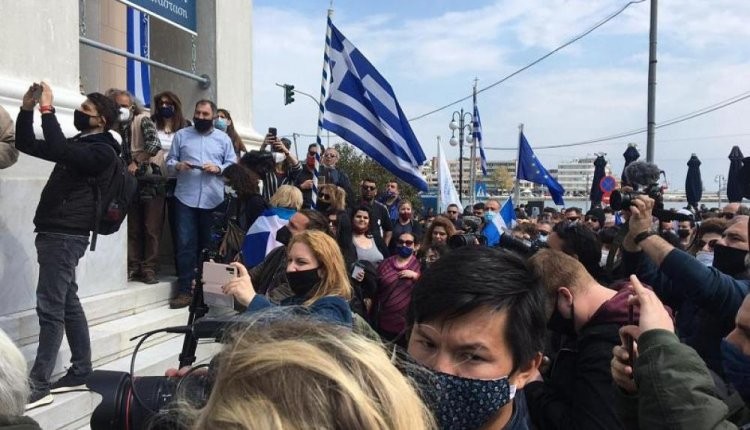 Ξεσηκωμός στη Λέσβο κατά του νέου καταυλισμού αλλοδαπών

...

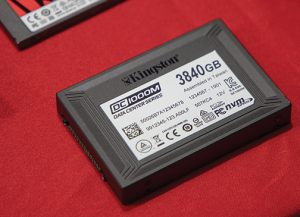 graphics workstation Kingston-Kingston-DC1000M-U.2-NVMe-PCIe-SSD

---

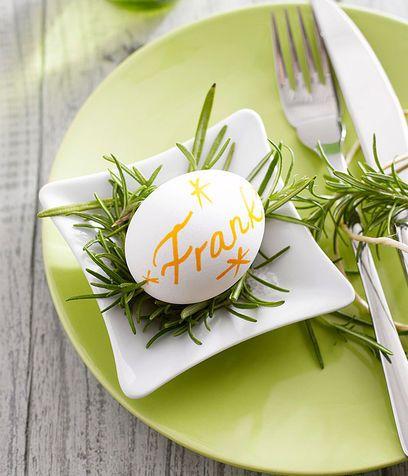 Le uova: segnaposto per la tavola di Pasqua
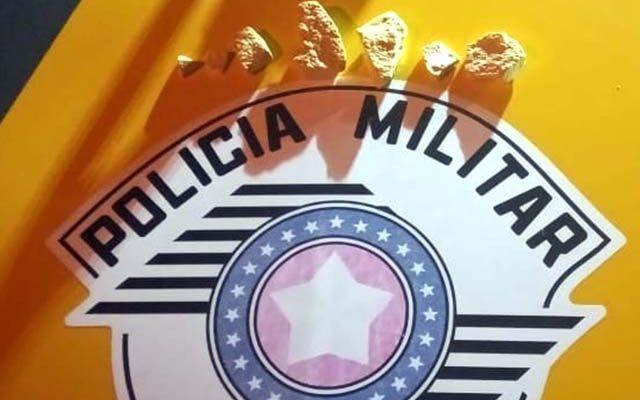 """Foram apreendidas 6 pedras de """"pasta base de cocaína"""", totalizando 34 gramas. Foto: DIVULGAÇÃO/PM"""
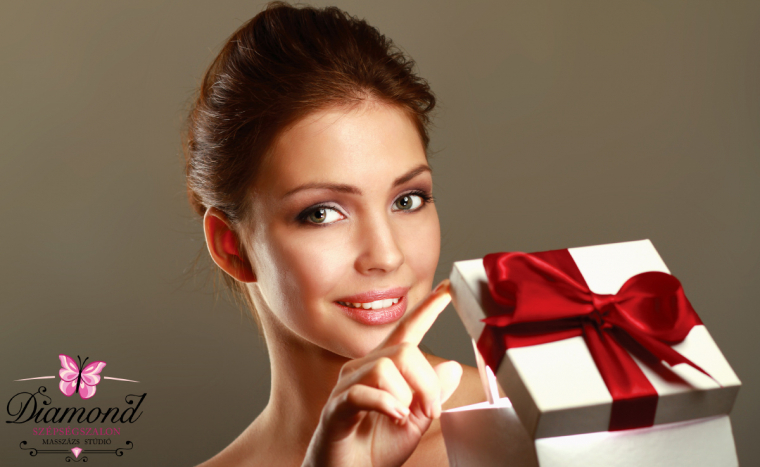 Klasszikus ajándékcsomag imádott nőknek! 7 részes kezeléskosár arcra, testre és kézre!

**What you will do**
What you write out is the stretch of entries from the line containing "Le uova: segnaposto per la tavola di Pasqua" to the line containing "Klasszikus ajándékcsomag imádott", word for word, with both end lines and no pictures.

**Result for this task**
 Le uova: segnaposto per la tavola di Pasqua
 """Foram apreendidas 6 pedras de """"pasta base de cocaína"""", totalizando 34 gramas. Foto: DIVULGAÇÃO/PM"""
 Klasszikus ajándékcsomag imádott nőknek! 7 részes kezeléskosár arcra, testre és kézre!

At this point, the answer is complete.